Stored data
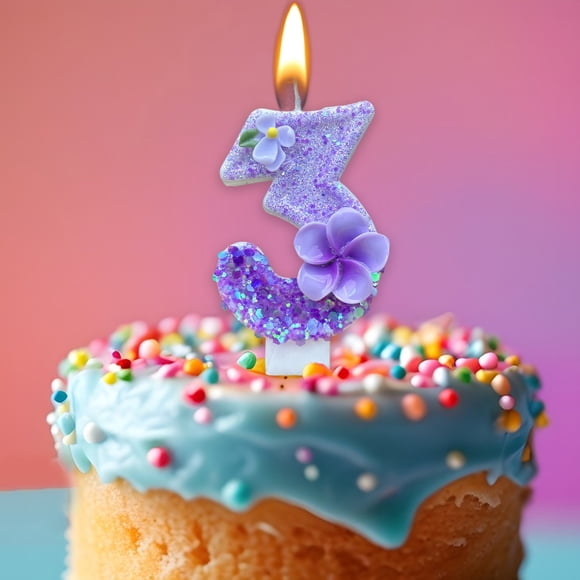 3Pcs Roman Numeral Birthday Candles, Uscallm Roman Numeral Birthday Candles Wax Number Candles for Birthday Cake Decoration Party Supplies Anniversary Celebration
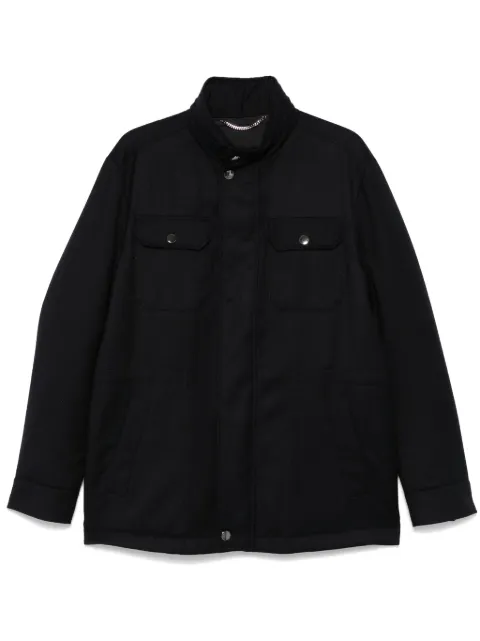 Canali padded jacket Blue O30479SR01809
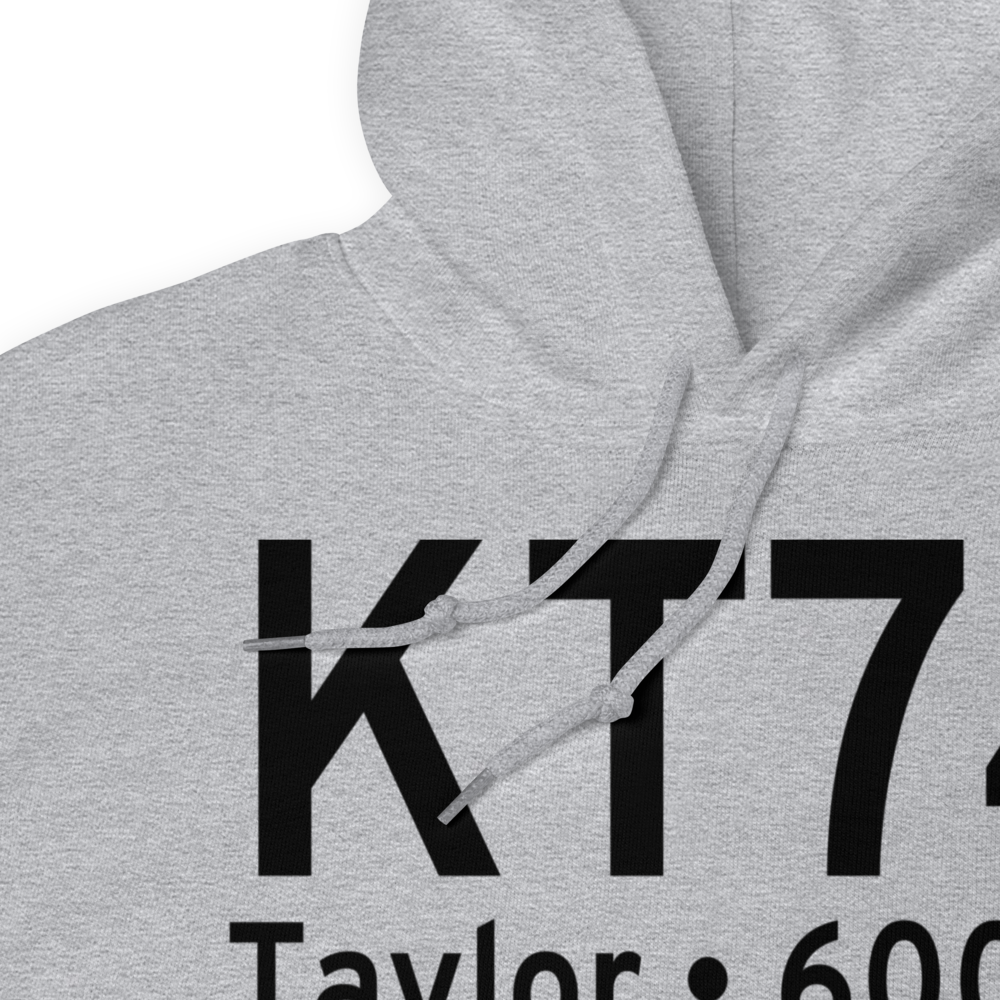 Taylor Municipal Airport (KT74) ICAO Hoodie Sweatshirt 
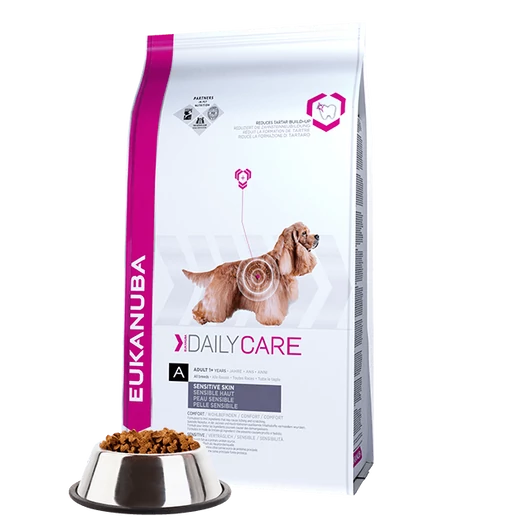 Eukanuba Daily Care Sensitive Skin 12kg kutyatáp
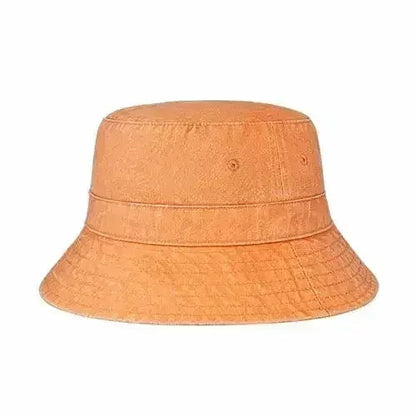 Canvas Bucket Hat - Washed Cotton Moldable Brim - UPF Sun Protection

# [PROBLEM DESCRIPTION]
Can you substitute "Pullover" for "Hoodie" throughout the rows above, keeping everything else the same and leaving the pictures out?

# [THE COMPLETED TASK]
 3Pcs Roman Numeral Birthday Candles, Uscallm Roman Numeral Birthday Candles Wax Number Candles for Birthday Cake Decoration Party Supplies Anniversary Celebration
 Canali padded jacket Blue O30479SR01809
 Taylor Municipal Airport (KT74) ICAO Pullover Sweatshirt 
 Eukanuba Daily Care Sensitive Skin 12kg kutyatáp
 Canvas Bucket Hat - Washed Cotton Moldable Brim - UPF Sun Protection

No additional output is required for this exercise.